Down the Hall: Providing insight into the life of a teenager
By MATT MOORE / Guest Columnist
These four years of growing pains, adolescence and learning mean a lot of different things to a lot of different people.
Ask one man, and he may tell that they were the best years of his life.
Ask another, and he’ll tell you it was a four-year jail sentence.
To me, high school has been a lot of things so far. I should know, as I’ve been a pupil of two already.
High school is one of the best natural highs you’ll ever experience. It can also be the most depressing state, ever.
One day, you’re on top, without a care in the world. Then, with the breath of five to 10 sentences, you find yourself at the bottom of a seemingly insurmountable hole, asking questions such as, ” why?” or “what’s the point anymore?,” but then you find a glimmer of hope that puts you on top again.
At the same time, high school can be marvelously enjoyable. You’re hanging out with friends on the weekends, high-fiving and saying “hey” to friends in the hallways, and checking your Facebook almost compulsively.
I’ve noticed that high school-age students, well, we’re incredibly gregarious. I mean, honestly, most of us won’t let a word fly out of our mouths without thinking about everyone else’s reactions. It’s mostly subconscious, but prevalent, nonetheless.
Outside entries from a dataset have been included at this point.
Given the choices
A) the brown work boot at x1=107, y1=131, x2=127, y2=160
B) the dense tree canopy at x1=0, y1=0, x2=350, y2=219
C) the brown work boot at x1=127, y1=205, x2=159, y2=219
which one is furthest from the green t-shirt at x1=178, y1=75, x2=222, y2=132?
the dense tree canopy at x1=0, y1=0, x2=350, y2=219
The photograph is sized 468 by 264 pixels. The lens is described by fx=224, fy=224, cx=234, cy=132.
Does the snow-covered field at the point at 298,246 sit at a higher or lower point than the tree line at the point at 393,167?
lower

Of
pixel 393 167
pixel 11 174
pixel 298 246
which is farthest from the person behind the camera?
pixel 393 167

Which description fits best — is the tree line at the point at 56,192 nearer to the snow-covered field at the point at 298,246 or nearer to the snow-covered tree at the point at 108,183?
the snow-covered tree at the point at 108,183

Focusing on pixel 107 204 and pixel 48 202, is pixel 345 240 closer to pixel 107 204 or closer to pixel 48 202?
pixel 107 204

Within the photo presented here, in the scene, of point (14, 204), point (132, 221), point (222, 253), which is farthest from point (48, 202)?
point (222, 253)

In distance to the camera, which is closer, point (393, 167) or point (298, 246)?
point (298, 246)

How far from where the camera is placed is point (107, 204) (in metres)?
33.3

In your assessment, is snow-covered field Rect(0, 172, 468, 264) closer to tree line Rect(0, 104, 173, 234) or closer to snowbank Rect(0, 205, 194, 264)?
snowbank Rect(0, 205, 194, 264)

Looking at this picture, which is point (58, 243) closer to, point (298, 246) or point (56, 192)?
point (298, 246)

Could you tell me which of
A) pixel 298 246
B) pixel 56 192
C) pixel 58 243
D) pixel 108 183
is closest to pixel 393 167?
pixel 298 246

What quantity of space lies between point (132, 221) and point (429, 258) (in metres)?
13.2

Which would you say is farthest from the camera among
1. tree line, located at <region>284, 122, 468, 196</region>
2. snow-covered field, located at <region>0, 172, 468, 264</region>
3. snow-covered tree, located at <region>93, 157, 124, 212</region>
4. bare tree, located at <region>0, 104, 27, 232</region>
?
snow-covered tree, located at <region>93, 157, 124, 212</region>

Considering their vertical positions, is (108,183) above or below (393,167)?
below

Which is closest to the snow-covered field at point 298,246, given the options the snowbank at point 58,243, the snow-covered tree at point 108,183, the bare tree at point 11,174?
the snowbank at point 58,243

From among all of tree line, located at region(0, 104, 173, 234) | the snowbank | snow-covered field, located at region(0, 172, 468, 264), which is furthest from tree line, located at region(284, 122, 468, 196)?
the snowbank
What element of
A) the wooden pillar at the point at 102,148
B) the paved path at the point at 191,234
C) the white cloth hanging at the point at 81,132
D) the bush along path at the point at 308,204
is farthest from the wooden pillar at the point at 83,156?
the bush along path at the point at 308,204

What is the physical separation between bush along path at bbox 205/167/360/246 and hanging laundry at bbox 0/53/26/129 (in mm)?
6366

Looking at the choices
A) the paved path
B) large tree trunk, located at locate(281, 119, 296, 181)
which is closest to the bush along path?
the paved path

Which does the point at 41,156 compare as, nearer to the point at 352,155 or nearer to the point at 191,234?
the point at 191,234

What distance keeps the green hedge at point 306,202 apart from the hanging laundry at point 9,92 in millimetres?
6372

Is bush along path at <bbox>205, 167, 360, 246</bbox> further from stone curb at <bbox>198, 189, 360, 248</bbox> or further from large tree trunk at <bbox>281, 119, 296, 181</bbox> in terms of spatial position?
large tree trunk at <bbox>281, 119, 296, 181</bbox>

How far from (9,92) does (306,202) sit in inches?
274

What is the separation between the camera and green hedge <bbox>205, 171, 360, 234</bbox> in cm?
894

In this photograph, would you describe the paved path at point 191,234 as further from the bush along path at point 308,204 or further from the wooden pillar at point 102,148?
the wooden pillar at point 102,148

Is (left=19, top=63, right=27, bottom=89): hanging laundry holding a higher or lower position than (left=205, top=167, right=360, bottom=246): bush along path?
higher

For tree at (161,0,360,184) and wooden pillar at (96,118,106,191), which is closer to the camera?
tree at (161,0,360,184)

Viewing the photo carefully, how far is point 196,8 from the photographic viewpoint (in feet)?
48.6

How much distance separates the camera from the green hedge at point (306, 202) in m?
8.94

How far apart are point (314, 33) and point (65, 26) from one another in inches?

I believe this flock mentality can be a good thing, and a bad thing. This is where “hanging out with the wrong crowd” comes into play. If you hang out with the “wrong crowd,” you will eventually become like them. It’s all about their opinion.
If your friends see crime and drugs as the cool, righteous thing to do, you might just commit crimes, and you might just do some drugs. It’s sad, but true.
That’s why all high schools promote clubs and sports so much. If you’re with all your good friends, and doing something productive with them, success will follow.
Plus, the whole general aspect of a sport or club sends a positive message.
You’ll even make good friends and maybe, maybe even fall in the trap of high school love. That’s an oxymoron if I ever did hear of one.
But is all this complexity, this awkwardness, these trials and tribulations, are they all do to the fact we’re in high school? Or, more realistically, is it because we’re in the gray zone of life?
Not quite a child, but not quite an adult either.
The transition era. Or more simply put, the teenage years.